Functions on Call
When we use functions in C, a very specific sequence of events
takes place:
- Each of the arguments are evaluated.
That is, we perform any calculations that are necessary to get a single
value for that argument.
- The function is called with the arguments passed to
it.
Calling a function temporarily
transfers the control of the program to that function.
By passing of arguments we mean that the values which were determined for the
arguments in Step 1, are made available to function being called.
- The function executes the statements in it's body.
- The called function then returns to the calling function.
(We will often refer to the called function as the callee and the
calling function as the caller.)
The callee may compute a return value which is then sent back
to the caller.
By way of example, let us look at the call to the function sqrt():
sqrt( square( side_a ) + square( side_b ))
that we saw in Part 2-1.
Here the function sqrt() (which computes square roots) has one
argument, the expression:
square( side_a ) + square( side_b )
When we call sqrt(), we first evaluate this expression.
In order to evaluate it, we must make two function calls and add the
results.
For the first of these calls, we pass the value of the variable
side_a
to the function square().
Suppose that the value of side_a is 4.0.
Then after we've called square() on side_a but
before calling it on side_b it's as if the expression were
16.0 + square( side_b )
Then we call square on side_b.
If side_b is 3.0, then we now have the expression:
16.0 + 9.0
which evaluates to 25.0 which is the value passed to sqrt().

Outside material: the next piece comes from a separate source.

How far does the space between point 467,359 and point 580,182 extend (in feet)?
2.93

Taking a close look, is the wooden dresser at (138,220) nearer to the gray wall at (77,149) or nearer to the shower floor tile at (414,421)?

It then returns with the value 5.0.
So our return statement is as if we had typed:
return( 25.0 ) ;
and 25.0 becomes the value of the call:
pythag( adjacent, opposite )
where adjacent is 4.0 and opposite is 3.0.
Consider the following code:
a = 5 ;
b = foo( a, 3 ) ;
printf( "%d, %d, %d", a, b, foo( a, b )) ;
where
int foo( int x, int y )
{
int z ;
z = x * y ;
return( z ) ;
}
What will the printed numbers be?